#### Questions:
#1 According to the Red Bull passage, where does the company often sell its energy drinks?
#2 In the Red Bull passage, take the part that opens with the words containing "Red Bull's more" and closes with "of the drink.", and rewrite it with "victory" changed to "triumph".

#### Supplied passage:
_ _ _ _
The Company Has Wings

Red Bull's strong focus on the image of the brand rather than on product innovation aligns well with its customer value proposition.

Through the sponsorship and ownership of extreme sports teams, Red Bull continuously engages with the customer in deeper way than with traditional advertising: it allows customers to feel active and edgy by drinking from a can that bares the same logo as a Formula 1 car, a skateboard, and a record breaking parachute. To leverage this feature of its operating model, Red Bull often sells energy drinks on the site of the events it hosts or sponsors.

Red Bull's more recent choice to sponsor olympic athletes such as Lindsey Vonn have allowed Red Bull's name to also be associated with victory and success. Instead of spending marketing dollars to get Red Bull on the back cover of Sports Illustrated, the company spends sponsorship dollars to get on the front cover, increasing the perceived value of the drink.
_ _ _ _
#### Data block:
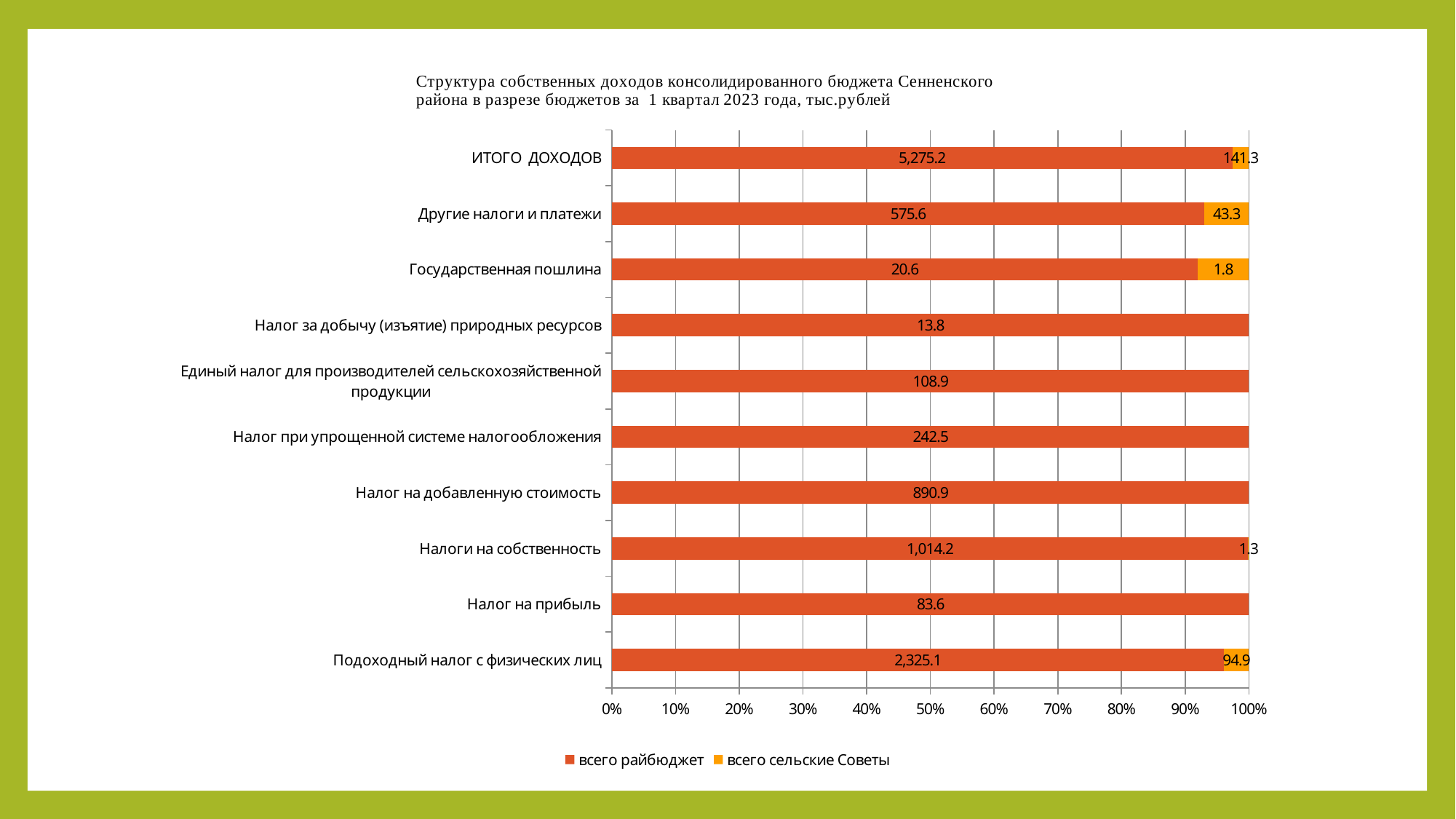
What is the value of "всего райбюджет" for "ИТОГО ДОХОДОВ"? 5,275.2 What kind of chart is shown on the slide? Stacked bar chart What is the value of "всего сельские Советы" for "Государственная пошлина"? 1.8 What is the difference between the "всего райбюджет" values for "Подоходный налог с физических лиц" and "Налоги на собственность"? 1,310.9 What is the total of the two series for "Другие налоги и платежи"? 618.9 Excluding "ИТОГО ДОХОДОВ", which category has the highest "всего райбюджет" value? Подоходный налог с физических лиц Which category has the lowest "всего райбюджет" value? Налог за добычу (изъятие) природных ресурсов Which has the larger "всего райбюджет" value: "Налог на добавленную стоимость" or "Налоги на собственность"? Налоги на собственность What is the value of "всего райбюджет" for "Подоходный налог с физических лиц"? 2,325.1 How many series does the legend list? 2 How many categories are shown on the chart? 10 What is the value of "всего сельские Советы" for "Другие налоги и платежи"? 43.3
_ _ _ _
#### Solutions below:
#1 On the site of the events it hosts or sponsors.

#2
Red Bull's more recent choice to sponsor olympic athletes such as Lindsey Vonn have allowed Red Bull's name to also be associated with triumph and success. Instead of spending marketing dollars to get Red Bull on the back cover of Sports Illustrated, the company spends sponsorship dollars to get on the front cover, increasing the perceived value of the drink.